Photo # 1 (Dec 2009)
NGC 253:
DUSTY ISLAND UNIVERSE
I often begin my Monday master class at Walnut Hill with a
topic that has only tangential relationship to music. It is a way of getting
the students to think of their lives in a wider context than the daily routine
of practice, classes, and occasional performances.

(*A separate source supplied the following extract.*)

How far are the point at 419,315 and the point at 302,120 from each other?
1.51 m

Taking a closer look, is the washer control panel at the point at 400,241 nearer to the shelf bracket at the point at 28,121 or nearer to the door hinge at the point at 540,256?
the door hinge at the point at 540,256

I wasn’t altogether prepared for the mastery with which they
spoke of both music and the space program as possibility. Here are some of the
spontaneous expression they jotted down in class, addressed to the people I was
about to meet at NASA.
In the same way NASA uses mathematics and machinery, we
musicians must use sound. Sound can explore the soul, coax out dreams and
possibilities that before were lost in inky blackness. A beautiful sonata
escapes gravity. We are not very different, you and I. Our minute individual persons
are small, but our life-journeys can span galaxies. NASA is granted billions of
dollars and, for the insistence of possibility it bestows on the world, it is
worth every penny.
- Amanda Burr, age 16
From: Rosamund Stone Zander and Benjamin Zander, The Art of
Possibility – Transforming Professional and Personal Life. Boston, MA:
Harvard Business School Press 2000, p. 174-5.

Credit & Copyright:
Star Shadows Remote Observatory
and PROMPT/CTIO
(Steve Mazlin, Jack Harvey, Rick Gilbert, and Daniel Verschatse)
Shiny NGC 253
Galaxy, is one of the brightest spiral galaxies visible, and also one of the
dustiest. Some call it the Silver Dollar Galaxy for its appearance in small
telescopes, or just the Sculptor Galaxy for its location within the boundaries
of the southern constellation
Sculptor. First swept
up in 1783 by mathematician and astronomer Caroline Herschel,
the dusty island universe lies a mere 10 million light-years away. About 70
thousand light-years across, NGC 253 is the largest member of the Sculptor Group
of Galaxies, the nearest to our own Local Group of
Galaxies. In addition to its spiral dust lanes, striking tendrils of dust
seem to be rising
from a galactic disk laced with young star clusters and star forming regions in
this
processed color image. The high dust content accompanies frantic star
formation, giving NGC
253 the designation of a starburst galaxy. NGC 253 is also known to be a strong
source of high-energy
x-rays and gamma rays, likely due to massive black holes near the galaxy's center.
We are a part of a vast universe. Stargazing helps us appreciate this; helps us to reach beyond our little selves - into the vastness of the collective consciousness where we are all part of a oneness with all that is.